Stated task => In the passage on criticism of the debate moderator, revise the section that begins with "Plenty of other" and ends with "one holds up.", and give it again with "conservatives" changed to "commentators on the right".

Text extract =>
+ + + +
Some found her biased from start to finish, but all criticized her for her intervention on the somewhat absurd question of what words President Obama used and when to describe the attack on the U.S. consulate in Benghazi. But a close look at what went on in the debate reveals that Crowley was actually judiciously even-handed, and if anything, may have done more favors for Romney. Before we discuss how, here are some of the reactions from the right:

  • "We're done with the second presidential debate, but it was apparent 45 minutes in that between the questions Crowley chose and her handling of who was allowed to speak and when, that this debate was a total and complete setup to rehabilitate Barack Obama."

John Nolte,

  • "Candy Crowley, the CNN moderator in charge of tonight's debate, covered for President Obama by endorsing his false narrative of the killings in Libya."

John Fund, National Review

  • "I thought the questions, prescreened by Candy Crowley, were for the most part indistinguishable from questions the Obama campaign might as well have drafted for her. Nearly every one was asked from a fundamentally liberal premise."

Jonah Goldberg, National Review

  • "Ms. Crowley's decision to buttress Obama’s declaration that Romney was being dishonest on Libya, however, will go into the Republican Party's media-bias file for decades to come."

Matt Latimer, Daily Beast

  • "Make no mistake, this was an attempt to cover for President Obama, who has been bleeding on the issue all week."

Erick Erickson,

Plenty of other conservatives asserted that Crowley was incorrect on the Libya question but didn't charge her with being in the tank for Obama. We'll address the Libya question specifically in a moment, but let's look at the two claims being made about Crowley: that she chose questions that would be helpful to Obama, and that when she interjected, it was in ways that were unfriendly to Romney. Neither one holds up.

First, the questions. All the attendees submitted questions they would like to ask the candidates, and Crowley chose those which would be asked. There were 11 questions asked of the candidates. By my count, 5 were neutral, 3 should have pleased the Romney team, and 3 should have pleased the Obama team. First, the neutral ones:

  • "Mr. President, Governor Romney, as a 20-year-old college student, all I hear from professors, neighbors and others is that when I graduate, I will have little chance to get employment. Can—what can you say to reassure me, but more importantly my parents, that I will be able to sufficiently support myself after I graduate?"
  • "[Governor] Romney, what do you plan on doing with immigrants without their green cards that are currently living here as productive members of society?"
+ + + +
Records supplied =>
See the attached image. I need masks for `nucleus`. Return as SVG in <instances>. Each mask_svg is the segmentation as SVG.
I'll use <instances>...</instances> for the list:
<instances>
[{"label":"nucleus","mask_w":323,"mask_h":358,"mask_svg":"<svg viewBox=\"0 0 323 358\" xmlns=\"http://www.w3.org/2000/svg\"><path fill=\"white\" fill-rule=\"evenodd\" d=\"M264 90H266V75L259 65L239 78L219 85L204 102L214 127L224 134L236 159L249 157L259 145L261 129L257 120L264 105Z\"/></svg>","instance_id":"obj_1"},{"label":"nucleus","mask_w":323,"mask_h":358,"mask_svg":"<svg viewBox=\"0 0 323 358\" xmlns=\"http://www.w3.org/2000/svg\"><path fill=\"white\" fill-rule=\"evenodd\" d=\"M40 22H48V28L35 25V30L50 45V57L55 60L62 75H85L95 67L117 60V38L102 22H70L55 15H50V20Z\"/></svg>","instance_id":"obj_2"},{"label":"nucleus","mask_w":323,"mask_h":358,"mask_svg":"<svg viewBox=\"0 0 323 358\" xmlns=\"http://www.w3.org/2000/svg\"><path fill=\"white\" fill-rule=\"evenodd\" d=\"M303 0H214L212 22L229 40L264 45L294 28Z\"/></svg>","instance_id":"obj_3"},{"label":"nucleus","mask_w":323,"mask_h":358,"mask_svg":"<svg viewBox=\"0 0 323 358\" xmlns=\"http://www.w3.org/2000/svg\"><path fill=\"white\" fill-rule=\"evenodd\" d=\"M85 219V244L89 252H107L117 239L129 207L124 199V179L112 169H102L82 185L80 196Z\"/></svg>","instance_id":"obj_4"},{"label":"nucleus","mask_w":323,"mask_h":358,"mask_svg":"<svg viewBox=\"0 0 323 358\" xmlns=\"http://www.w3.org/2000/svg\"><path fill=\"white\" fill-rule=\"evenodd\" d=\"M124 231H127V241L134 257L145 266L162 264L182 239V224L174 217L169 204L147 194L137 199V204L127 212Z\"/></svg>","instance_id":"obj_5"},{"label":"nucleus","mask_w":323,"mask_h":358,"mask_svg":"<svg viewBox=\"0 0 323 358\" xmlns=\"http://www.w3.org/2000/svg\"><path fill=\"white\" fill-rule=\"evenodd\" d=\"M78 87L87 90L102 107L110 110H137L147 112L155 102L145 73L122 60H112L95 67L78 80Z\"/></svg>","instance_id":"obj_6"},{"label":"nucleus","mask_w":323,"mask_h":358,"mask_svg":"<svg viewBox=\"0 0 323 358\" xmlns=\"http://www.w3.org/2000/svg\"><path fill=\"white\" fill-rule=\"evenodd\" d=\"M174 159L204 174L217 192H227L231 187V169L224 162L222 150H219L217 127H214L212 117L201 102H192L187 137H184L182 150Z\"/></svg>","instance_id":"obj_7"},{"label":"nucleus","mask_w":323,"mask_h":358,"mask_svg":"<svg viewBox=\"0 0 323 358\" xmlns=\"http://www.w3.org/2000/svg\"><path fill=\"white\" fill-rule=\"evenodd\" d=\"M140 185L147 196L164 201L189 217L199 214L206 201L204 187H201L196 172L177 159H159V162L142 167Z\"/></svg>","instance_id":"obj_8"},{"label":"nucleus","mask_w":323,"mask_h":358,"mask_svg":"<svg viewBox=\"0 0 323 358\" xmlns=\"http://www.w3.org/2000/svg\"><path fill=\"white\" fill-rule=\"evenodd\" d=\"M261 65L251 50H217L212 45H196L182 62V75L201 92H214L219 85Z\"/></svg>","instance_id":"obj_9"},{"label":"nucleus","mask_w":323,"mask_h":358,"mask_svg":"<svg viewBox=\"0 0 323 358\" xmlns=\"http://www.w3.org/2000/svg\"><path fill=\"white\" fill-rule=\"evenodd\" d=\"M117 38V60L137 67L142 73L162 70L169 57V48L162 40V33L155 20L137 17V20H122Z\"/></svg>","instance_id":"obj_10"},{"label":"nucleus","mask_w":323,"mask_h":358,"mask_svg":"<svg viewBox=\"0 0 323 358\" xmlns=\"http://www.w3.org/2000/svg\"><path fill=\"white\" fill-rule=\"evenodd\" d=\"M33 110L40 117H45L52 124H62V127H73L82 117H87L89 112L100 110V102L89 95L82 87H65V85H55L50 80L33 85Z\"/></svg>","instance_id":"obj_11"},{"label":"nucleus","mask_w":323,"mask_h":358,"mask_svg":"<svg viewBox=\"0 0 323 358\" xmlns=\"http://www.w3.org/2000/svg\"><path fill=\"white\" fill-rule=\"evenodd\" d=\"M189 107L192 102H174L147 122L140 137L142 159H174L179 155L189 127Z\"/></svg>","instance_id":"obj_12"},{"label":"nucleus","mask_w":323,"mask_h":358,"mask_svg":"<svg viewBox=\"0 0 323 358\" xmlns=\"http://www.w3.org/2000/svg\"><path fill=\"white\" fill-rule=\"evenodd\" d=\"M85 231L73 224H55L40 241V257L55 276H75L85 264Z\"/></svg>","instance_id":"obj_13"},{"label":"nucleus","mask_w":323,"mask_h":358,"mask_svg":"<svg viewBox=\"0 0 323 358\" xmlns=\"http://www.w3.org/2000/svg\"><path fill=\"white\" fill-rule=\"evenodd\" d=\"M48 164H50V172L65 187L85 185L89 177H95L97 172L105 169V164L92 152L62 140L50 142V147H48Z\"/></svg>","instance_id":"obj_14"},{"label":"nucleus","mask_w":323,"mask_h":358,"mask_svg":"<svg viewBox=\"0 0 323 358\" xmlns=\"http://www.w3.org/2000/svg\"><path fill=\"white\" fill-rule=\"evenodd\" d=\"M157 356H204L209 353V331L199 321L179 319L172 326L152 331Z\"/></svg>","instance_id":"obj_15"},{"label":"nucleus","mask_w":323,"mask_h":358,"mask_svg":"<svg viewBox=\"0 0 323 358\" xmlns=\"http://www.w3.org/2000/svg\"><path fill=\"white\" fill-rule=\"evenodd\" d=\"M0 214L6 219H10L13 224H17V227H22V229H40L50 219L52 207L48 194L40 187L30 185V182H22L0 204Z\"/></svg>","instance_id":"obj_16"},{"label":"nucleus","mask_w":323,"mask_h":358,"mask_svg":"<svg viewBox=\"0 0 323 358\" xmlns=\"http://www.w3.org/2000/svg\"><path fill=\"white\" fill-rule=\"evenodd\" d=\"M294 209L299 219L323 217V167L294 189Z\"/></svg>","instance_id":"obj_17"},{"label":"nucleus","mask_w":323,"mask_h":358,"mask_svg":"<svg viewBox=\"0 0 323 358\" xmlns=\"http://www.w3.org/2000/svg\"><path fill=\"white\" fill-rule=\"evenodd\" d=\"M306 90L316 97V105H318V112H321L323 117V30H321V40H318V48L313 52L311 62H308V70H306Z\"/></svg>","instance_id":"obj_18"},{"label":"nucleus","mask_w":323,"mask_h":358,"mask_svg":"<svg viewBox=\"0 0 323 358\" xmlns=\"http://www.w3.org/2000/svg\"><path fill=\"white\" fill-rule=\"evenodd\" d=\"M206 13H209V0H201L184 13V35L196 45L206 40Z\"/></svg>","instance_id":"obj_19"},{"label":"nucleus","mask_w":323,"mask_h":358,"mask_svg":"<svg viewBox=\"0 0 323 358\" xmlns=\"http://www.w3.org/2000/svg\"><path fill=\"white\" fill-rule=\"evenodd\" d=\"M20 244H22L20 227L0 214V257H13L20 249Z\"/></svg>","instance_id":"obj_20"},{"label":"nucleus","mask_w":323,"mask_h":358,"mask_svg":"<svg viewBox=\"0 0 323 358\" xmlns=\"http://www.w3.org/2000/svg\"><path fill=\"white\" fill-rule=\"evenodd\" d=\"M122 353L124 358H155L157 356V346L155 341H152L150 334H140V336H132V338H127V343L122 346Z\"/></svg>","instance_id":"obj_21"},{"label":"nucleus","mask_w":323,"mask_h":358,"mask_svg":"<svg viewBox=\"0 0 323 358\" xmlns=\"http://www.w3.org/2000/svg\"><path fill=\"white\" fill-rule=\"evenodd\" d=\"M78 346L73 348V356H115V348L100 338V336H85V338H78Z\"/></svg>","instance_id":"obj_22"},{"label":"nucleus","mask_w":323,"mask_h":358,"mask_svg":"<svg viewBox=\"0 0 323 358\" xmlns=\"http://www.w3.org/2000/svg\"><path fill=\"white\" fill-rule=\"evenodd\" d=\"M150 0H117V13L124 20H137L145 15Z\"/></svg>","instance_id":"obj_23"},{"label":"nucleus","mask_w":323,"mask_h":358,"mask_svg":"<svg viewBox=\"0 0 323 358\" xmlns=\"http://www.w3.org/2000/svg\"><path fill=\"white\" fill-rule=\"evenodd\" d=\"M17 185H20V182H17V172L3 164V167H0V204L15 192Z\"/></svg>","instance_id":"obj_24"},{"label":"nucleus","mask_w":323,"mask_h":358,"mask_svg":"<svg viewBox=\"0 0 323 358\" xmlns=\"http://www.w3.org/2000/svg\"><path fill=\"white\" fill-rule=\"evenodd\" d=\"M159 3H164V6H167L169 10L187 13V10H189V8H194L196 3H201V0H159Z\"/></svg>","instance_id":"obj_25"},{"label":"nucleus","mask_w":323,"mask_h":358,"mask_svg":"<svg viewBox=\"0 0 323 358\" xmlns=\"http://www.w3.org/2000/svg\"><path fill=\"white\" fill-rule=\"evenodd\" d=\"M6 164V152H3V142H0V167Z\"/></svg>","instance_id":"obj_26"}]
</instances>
+ + + +
Response for this exercise =>
Plenty of other commentators on the right asserted that Crowley was incorrect on the Libya question but didn't charge her with being in the tank for Obama. We'll address the Libya question specifically in a moment, but let's look at the two claims being made about Crowley: that she chose questions that would be helpful to Obama, and that when she interjected, it was in ways that were unfriendly to Romney. Neither one holds up.